Issuing Securities Flashcards
Negotiated vs. Competitive Underwritings
Negotiated = issuer and inv. Banker negotiate the offering terms like the amount of securities to be offered, offering price or yield and underwriting fees. STANDARD IN CORPORATE SEC.
Competitive= state or muni gov. Invites inv. Banker to bid for a new issue of bonds. Securities go to underwriters who’s bid results in lowest net interest cost to the issuer
Firm commitment
Underwriter contracts with the issuer to buy the securities at a specified price and quantity on a certain date. Details are in an LOI.
Under this commitment, any unsold securities or losses are prorated among the underwriter firms according to their participation.
All or none underwriting commitment
Underwriters must sell all of the shares or cancel the underwriting. This. Is outlined in an agreement between the issuer and underwriter.
Best Efforts underwriting commitment
The underwriter sells as much as possible without liability for what cannot be sold.

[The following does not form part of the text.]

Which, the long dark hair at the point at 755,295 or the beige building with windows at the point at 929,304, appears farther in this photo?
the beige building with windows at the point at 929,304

The underwriter is acting in an agent capacity with no financial risk.
Mini-max underwriting commitment
A type of best efforts underwriting. They are most frequently found in limited partnership program offerings and funds collected from investors during the offering period must be held in escrow pending final disposition f the underwriting.
Shelf Offering Rule 415
An SEC provision allowing an issuer to register. New issue security without selling the entire issue at once. The issuer may sell limited portions of the issue over a 3 year period without reregistering the security or incurring penalties.
Deficiency Letter
The sec’s notification of additions or corrections that a prospective issuer must make to a registration statement before the SEC will clear the offering for distribution.
Stabilizing Price
Bidding at or below the public offering price of a new issue security. Underwriting mangers may enter stabilizing bids during the offering period to prevent the price from dropping sharply.
Pegging
When a stabilizing bid is placed above the the POP. This is strictly prohibited.
Market out clause
A market out clause is used to limit the risks associated with a firm underwriting. It specifies conditions under which the offering may be canceled
Rule 144a
Allows non registered foreign and domestic securities to be sold to certain institutional investors in the US without holding period requirements.
Rule 145
Rule 145 of the 1933 act is intended to protect stockholders of any company that proposes to reorganize its ownership structure, acquire another company, or merge with another company. A full disclosure document (proxy statement) must be sent to stockholders o inform the of the proposition.
FINRA rule 5130
Protecting the public and restricted persons prohibitions. This rule is designed to protect the integrity of the public offering process. This rule applies only to IPOs of common stock.
Regulation s
Offers and sales made outside the US by us issuers are excluded from the registration provisions of the Securities act of 1933. Therefore, they do not need to file but still needs to be reported to the SEC.